** Problem to work on **
When you copy from the entries that follow, take only the lines from the one with "11 6 7 8 1 10 9 3" down to the one with "dacia - 6001538336 N - 2", keeping both ends and dropping every picture.
-- Data provided follows --
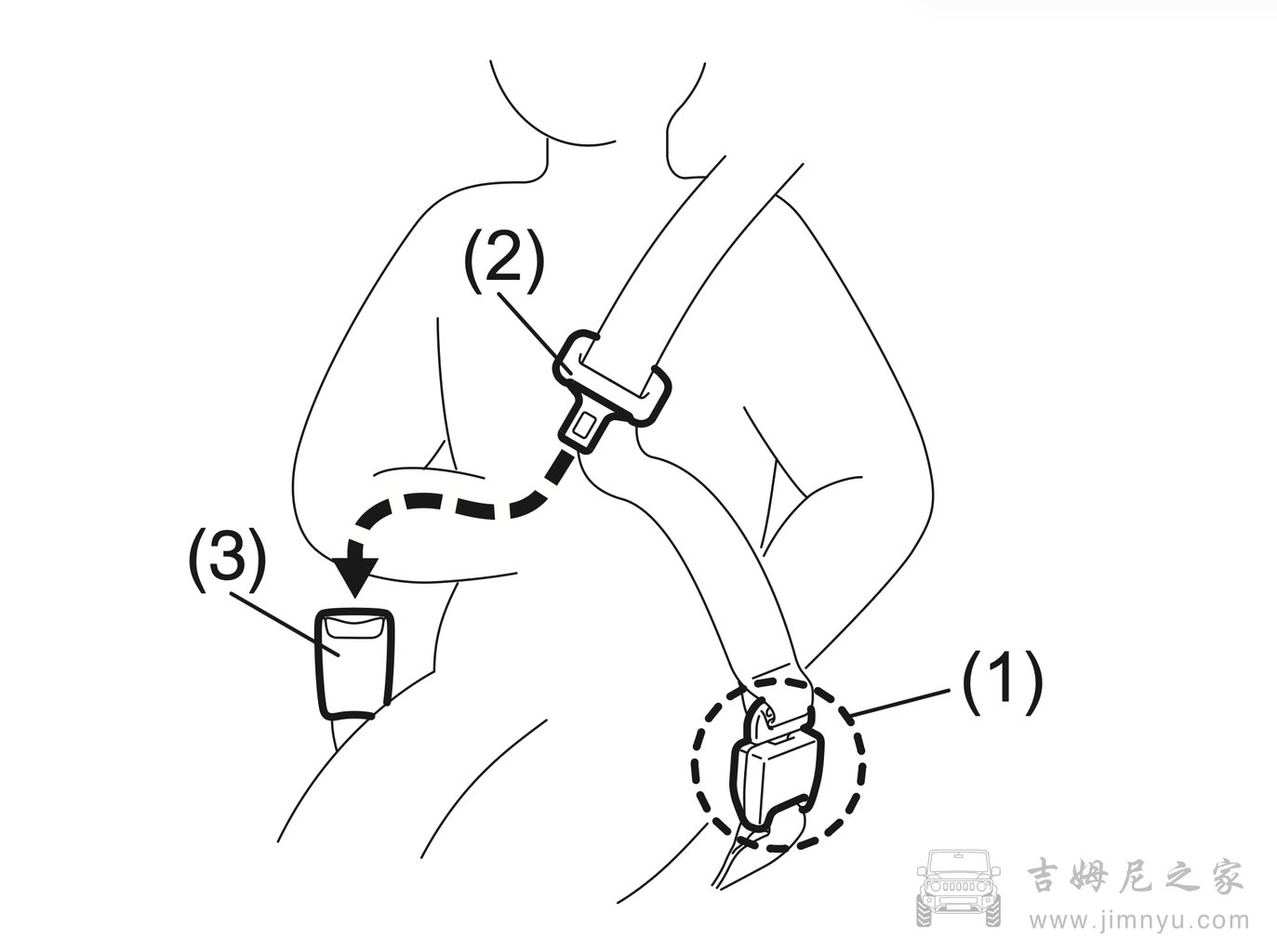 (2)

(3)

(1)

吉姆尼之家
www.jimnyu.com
-- Data provided concluded --
-- Data provided follows --
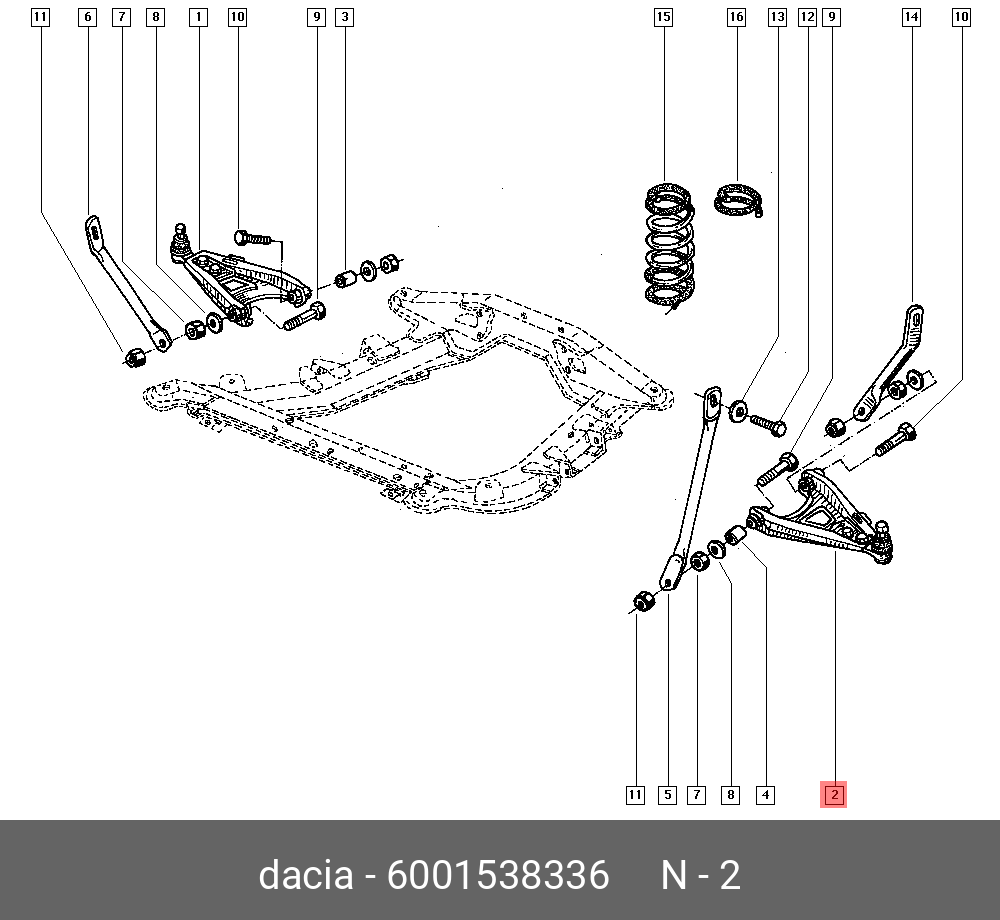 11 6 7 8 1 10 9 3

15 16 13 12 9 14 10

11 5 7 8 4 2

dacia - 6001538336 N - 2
-- Data provided concluded --
** Your response **
 11 6 7 8 1 10 9 3

15 16 13 12 9 14 10

11 5 7 8 4 2

dacia - 6001538336 N - 2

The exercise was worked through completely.